* Job:
Please reproduce all of the material below word for word, but leave the pictures out of your copy.

____

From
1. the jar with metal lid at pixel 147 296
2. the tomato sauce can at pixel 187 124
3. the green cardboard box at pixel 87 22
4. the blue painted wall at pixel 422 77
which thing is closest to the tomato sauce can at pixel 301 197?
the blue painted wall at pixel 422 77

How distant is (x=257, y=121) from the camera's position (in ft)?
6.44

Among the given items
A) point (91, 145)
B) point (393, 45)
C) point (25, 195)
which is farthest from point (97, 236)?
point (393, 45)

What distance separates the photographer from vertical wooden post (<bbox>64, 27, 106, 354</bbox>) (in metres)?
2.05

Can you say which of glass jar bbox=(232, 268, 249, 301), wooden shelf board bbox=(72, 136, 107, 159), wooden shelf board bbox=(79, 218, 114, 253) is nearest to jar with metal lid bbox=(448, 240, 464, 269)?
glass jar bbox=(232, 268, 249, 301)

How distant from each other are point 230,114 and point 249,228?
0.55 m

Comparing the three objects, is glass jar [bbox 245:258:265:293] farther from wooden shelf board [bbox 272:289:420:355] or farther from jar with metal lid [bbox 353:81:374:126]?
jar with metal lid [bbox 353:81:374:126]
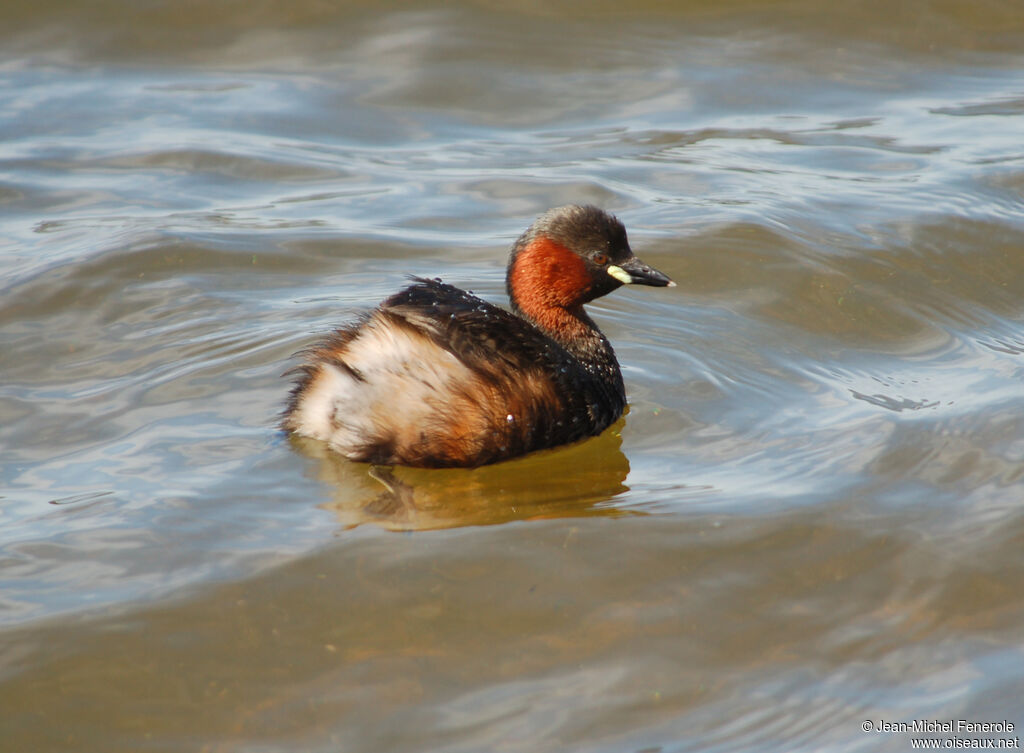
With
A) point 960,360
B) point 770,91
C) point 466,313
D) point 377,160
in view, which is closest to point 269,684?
point 466,313

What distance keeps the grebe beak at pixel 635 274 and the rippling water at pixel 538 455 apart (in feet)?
1.30

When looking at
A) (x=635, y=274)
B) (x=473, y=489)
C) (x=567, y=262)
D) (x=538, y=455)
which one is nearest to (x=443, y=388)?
(x=473, y=489)

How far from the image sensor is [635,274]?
574 centimetres

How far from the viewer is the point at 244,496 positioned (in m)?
4.70

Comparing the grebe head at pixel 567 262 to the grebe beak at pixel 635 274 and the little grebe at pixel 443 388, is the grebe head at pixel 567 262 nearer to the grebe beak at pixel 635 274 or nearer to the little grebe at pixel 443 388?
the grebe beak at pixel 635 274

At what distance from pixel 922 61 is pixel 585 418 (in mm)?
6291

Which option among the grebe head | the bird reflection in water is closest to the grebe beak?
the grebe head

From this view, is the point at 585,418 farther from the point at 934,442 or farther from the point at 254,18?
the point at 254,18

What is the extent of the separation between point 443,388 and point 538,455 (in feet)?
1.96

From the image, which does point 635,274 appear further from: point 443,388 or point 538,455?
point 443,388

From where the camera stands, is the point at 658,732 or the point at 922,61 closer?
the point at 658,732

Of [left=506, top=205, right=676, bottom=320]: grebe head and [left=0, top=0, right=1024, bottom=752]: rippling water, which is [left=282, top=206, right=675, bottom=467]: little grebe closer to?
[left=0, top=0, right=1024, bottom=752]: rippling water

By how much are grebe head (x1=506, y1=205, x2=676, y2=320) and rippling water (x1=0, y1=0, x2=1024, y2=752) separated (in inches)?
20.3

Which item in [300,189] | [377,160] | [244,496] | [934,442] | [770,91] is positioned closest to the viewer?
[244,496]
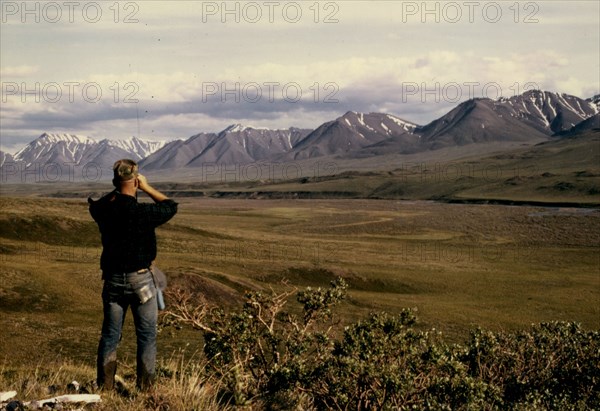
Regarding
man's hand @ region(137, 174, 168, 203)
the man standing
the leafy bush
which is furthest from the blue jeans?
the leafy bush

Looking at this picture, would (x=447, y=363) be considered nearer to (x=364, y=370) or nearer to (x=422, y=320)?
(x=364, y=370)

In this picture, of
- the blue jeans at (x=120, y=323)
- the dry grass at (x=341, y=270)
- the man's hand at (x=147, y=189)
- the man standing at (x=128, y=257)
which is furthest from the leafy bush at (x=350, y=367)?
the dry grass at (x=341, y=270)

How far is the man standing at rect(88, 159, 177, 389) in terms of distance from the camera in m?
9.43

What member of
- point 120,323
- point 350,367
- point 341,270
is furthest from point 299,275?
point 120,323

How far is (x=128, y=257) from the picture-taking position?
950 cm

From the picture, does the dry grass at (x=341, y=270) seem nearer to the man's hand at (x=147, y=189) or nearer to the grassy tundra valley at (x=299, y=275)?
the grassy tundra valley at (x=299, y=275)

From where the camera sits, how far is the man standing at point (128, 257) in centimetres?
943

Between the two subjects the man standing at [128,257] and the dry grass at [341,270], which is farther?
the dry grass at [341,270]

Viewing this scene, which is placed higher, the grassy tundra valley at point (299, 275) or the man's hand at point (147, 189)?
the man's hand at point (147, 189)

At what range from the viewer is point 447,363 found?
12.2m

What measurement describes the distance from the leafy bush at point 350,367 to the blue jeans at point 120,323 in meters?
1.37

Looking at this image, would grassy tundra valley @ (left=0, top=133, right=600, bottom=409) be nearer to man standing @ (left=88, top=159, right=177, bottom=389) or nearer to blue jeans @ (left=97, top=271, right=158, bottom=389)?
blue jeans @ (left=97, top=271, right=158, bottom=389)

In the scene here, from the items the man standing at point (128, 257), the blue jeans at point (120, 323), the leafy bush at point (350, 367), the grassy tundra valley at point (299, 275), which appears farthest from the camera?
the grassy tundra valley at point (299, 275)

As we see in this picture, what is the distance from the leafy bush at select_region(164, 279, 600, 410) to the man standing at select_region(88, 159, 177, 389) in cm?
176
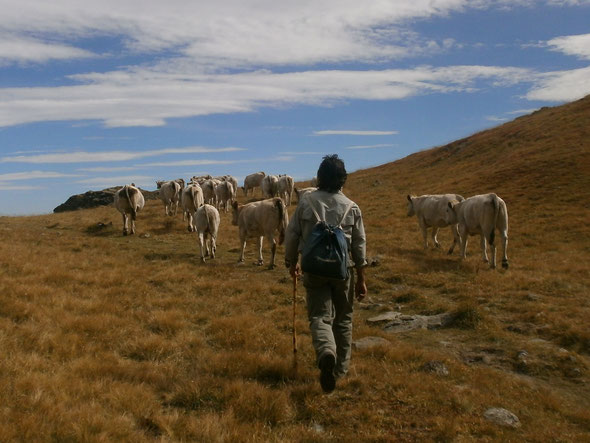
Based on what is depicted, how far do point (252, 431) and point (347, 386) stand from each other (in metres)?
1.66

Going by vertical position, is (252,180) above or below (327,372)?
above

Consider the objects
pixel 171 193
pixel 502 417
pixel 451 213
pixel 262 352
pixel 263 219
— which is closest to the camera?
pixel 502 417

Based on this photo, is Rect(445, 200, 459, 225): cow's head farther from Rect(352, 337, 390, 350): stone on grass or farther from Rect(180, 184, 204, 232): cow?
Rect(180, 184, 204, 232): cow

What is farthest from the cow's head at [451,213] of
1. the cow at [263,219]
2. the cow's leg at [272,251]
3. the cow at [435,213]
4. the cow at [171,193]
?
the cow at [171,193]

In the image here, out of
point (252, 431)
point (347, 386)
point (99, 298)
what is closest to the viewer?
point (252, 431)

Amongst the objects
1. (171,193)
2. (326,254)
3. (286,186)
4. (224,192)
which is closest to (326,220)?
(326,254)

____

* Task result:
From
1. the jar with metal lid at pixel 147 296
2. the tomato sauce can at pixel 187 124
3. the green cardboard box at pixel 87 22
4. the blue painted wall at pixel 422 77
which thing is closest to the tomato sauce can at pixel 301 197?
the blue painted wall at pixel 422 77

How distant is (x=257, y=121) from the camera's position (in ft)?
6.44

Among the given items
A) point (91, 145)
B) point (393, 45)
C) point (25, 195)
which is farthest from point (97, 236)?
point (393, 45)

What distance separates the photographer from vertical wooden post (<bbox>64, 27, 106, 354</bbox>) (in metres)?
2.05

Can you say which of glass jar bbox=(232, 268, 249, 301), wooden shelf board bbox=(72, 136, 107, 159), wooden shelf board bbox=(79, 218, 114, 253) is nearest to jar with metal lid bbox=(448, 240, 464, 269)?
glass jar bbox=(232, 268, 249, 301)

How distant from each other are point 230,114 and point 249,228?
0.55 m

Comparing the three objects, is glass jar [bbox 245:258:265:293] farther from wooden shelf board [bbox 272:289:420:355] or farther from jar with metal lid [bbox 353:81:374:126]?
jar with metal lid [bbox 353:81:374:126]
With
A) point 960,360
B) point 770,91
C) point 466,313
D) point 377,160
in view, which is closest to point 269,684?
point 466,313

What distance keeps the grebe beak at pixel 635 274 and the rippling water at pixel 538 455 apart (in feet)?
1.30

When looking at
A) (x=635, y=274)
B) (x=473, y=489)
C) (x=567, y=262)
D) (x=538, y=455)
which one is nearest to (x=443, y=388)?
(x=473, y=489)

How far from the image sensor is [635,274]?
574 centimetres

How far from the viewer is the point at 244,496 positioned (in m)?
4.70

Comparing the grebe head at pixel 567 262 to the grebe beak at pixel 635 274 and the little grebe at pixel 443 388, is the grebe head at pixel 567 262 nearer to the grebe beak at pixel 635 274 or nearer to the little grebe at pixel 443 388?
the grebe beak at pixel 635 274

At what distance from pixel 922 61 is pixel 585 418 (in mm)?
6291

Which option among the grebe head | the bird reflection in water is closest to the grebe beak?
the grebe head

From this view, is the point at 585,418 farther from the point at 934,442 or farther from the point at 254,18?
the point at 254,18

What is the extent of the separation between point 443,388 and point 538,455 (in feet)?
1.96

From the image, which does point 635,274 appear further from: point 443,388 or point 538,455?
point 443,388

From where the camera stands, is the point at 658,732 or the point at 922,61 closer?
the point at 658,732

Of [left=506, top=205, right=676, bottom=320]: grebe head and [left=0, top=0, right=1024, bottom=752]: rippling water, which is [left=282, top=206, right=675, bottom=467]: little grebe closer to?
[left=0, top=0, right=1024, bottom=752]: rippling water

By how much are grebe head (x1=506, y1=205, x2=676, y2=320) and rippling water (x1=0, y1=0, x2=1024, y2=752) separated (in inches)?
20.3

Which item in [300,189] | [377,160] | [244,496] | [934,442] | [770,91] is positioned closest to the viewer?
[244,496]
Regarding
man's hand @ region(137, 174, 168, 203)
the man standing
the leafy bush
which is furthest from the blue jeans?
the leafy bush

Looking at this picture, would (x=447, y=363) be considered nearer to (x=364, y=370) or nearer to (x=422, y=320)?
(x=364, y=370)

In this picture, of
- the blue jeans at (x=120, y=323)
- the dry grass at (x=341, y=270)
- the man's hand at (x=147, y=189)
- the man standing at (x=128, y=257)
which is furthest from the leafy bush at (x=350, y=367)?
the dry grass at (x=341, y=270)

How far is the man standing at rect(88, 159, 177, 389) in terms of distance from the camera in m?
9.43

What member of
- point 120,323
- point 350,367
- point 341,270
is furthest from point 299,275?
point 120,323

How far is (x=128, y=257) from the picture-taking position?
950 cm

From the picture, does the dry grass at (x=341, y=270) seem nearer to the man's hand at (x=147, y=189) or nearer to the grassy tundra valley at (x=299, y=275)?
the grassy tundra valley at (x=299, y=275)

From where the camera sits, how far is the man standing at point (128, 257) in centimetres?
943

Between the two subjects the man standing at [128,257] and the dry grass at [341,270], which is farther?
the dry grass at [341,270]

Viewing this scene, which is placed higher, the grassy tundra valley at point (299, 275) or the man's hand at point (147, 189)?
the man's hand at point (147, 189)

At what range from the viewer is point 447,363 found?
12.2m

What measurement describes the distance from the leafy bush at point 350,367 to the blue jeans at point 120,323 in meters?
1.37

Looking at this image, would grassy tundra valley @ (left=0, top=133, right=600, bottom=409) be nearer to man standing @ (left=88, top=159, right=177, bottom=389) or nearer to blue jeans @ (left=97, top=271, right=158, bottom=389)?
blue jeans @ (left=97, top=271, right=158, bottom=389)

In the scene here, from the items the man standing at point (128, 257), the blue jeans at point (120, 323), the leafy bush at point (350, 367), the grassy tundra valley at point (299, 275), which appears farthest from the camera?
the grassy tundra valley at point (299, 275)

As we see in this picture, what is the distance from the leafy bush at select_region(164, 279, 600, 410) to the man standing at select_region(88, 159, 177, 389) in cm?
176
Based on what is depicted, how far do point (252, 431) and point (347, 386) stand from each other (in metres)?
1.66

Going by vertical position, is (252,180) above or below (327,372)?
above

Consider the objects
pixel 171 193
pixel 502 417
pixel 451 213
pixel 262 352
pixel 263 219
— which is closest to the camera?
pixel 502 417

Based on this photo, is Rect(445, 200, 459, 225): cow's head farther from Rect(352, 337, 390, 350): stone on grass or farther from Rect(180, 184, 204, 232): cow?
Rect(180, 184, 204, 232): cow

What is farthest from the cow's head at [451,213] of
1. the cow at [263,219]
2. the cow's leg at [272,251]
3. the cow at [435,213]
4. the cow at [171,193]
?
the cow at [171,193]

In the image here, out of
point (252, 431)
point (347, 386)
point (99, 298)
what is closest to the viewer?
point (252, 431)

Amongst the objects
1. (171,193)
2. (326,254)
3. (286,186)
4. (224,192)
which is closest to (326,220)?
(326,254)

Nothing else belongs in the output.